The Billy Joel Band is the band that backs singer-songwriter and pianist Billy Joel on both studio and live recordings. The band began with the recording of his first album as a solo artist in 1971; it stabilized around 1975 and underwent several lineup changes in the late 1980s and early 1990s. Joel's touring band as a whole did not begin playing on his records until he recorded the album Turnstiles in 1976. This line-up included Richie Cannata on saxophones and organ, Liberty DeVitto on drums, Russell Javors and Howie Emerson on guitars, and Doug Stegmeyer on bass.

The band, which now no longer includes any of its original members, is often not recognized as a formal entity, and is instead referred to simply as Billy Joel's band.  The Lords of 52nd Street is a band formed by the original band members that previously played with Joel.

Career

Early days 
Joel's original touring band, formed in 1971 to support the Cold Spring Harbor album, comprised Rhys Clark on drums, Al Hertzberg on guitar, and Larry Russell on bass. The group toured throughout the United States, including Puerto Rico.

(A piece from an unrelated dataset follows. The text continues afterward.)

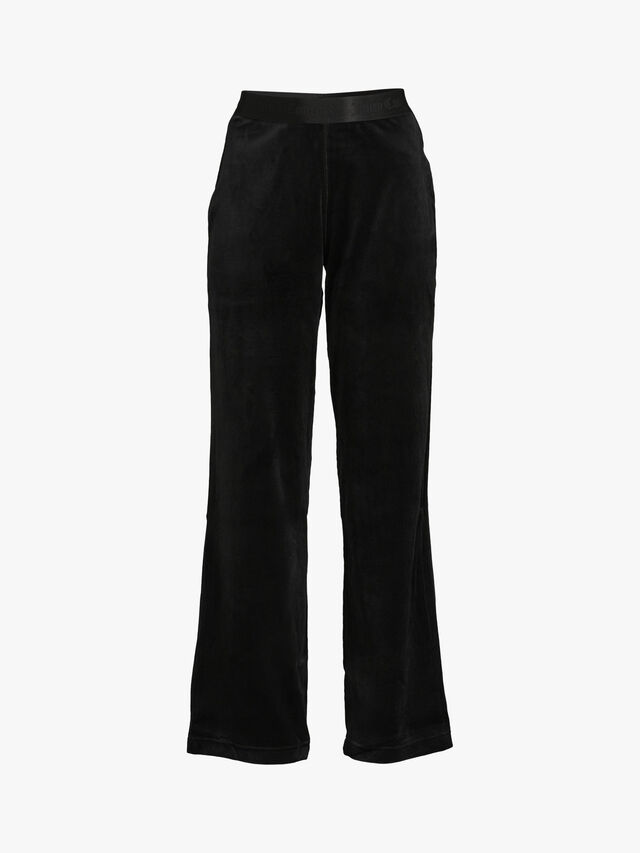 Rib Velour Wide Leg Trouser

The touring lineup changed and it took a few years for the lineup to stabilize. In an online interview, DeVitto describes how Joel's classic late 1970s-early 1980s band first came together: Billy and I used to play the same club in Plainview, Long Island, called My House. He was 17 and in a band called The Hassles and I was 16 and in a band called The New Rock Workshop. We would watch each other play and acknowledge each other in passing. In 1974, he was living in Los Angeles and had already released Piano Man and Streetlife Serenade. He used studio musicians for the recording and different guys out on the road. I was playing in a band called Topper with Doug Stegmeyer and he got the gig to play bass with Billy on the “Streetlife” tour. [Billy] told Doug that he wanted to move back to New York and find a permanent band he could record and tour with on a regular basis. Doug recommended me because Billy was looking for a New York-type drummer, aggressive and hard hitting, and the rest is history. The three of us recorded the basic tracks for Turnstiles and we both recommended Russell Javors and Howie Emerson, who played guitars in Topper and with the addition of Richie Cannata on saxophone, the “Billy Joel Band” was born.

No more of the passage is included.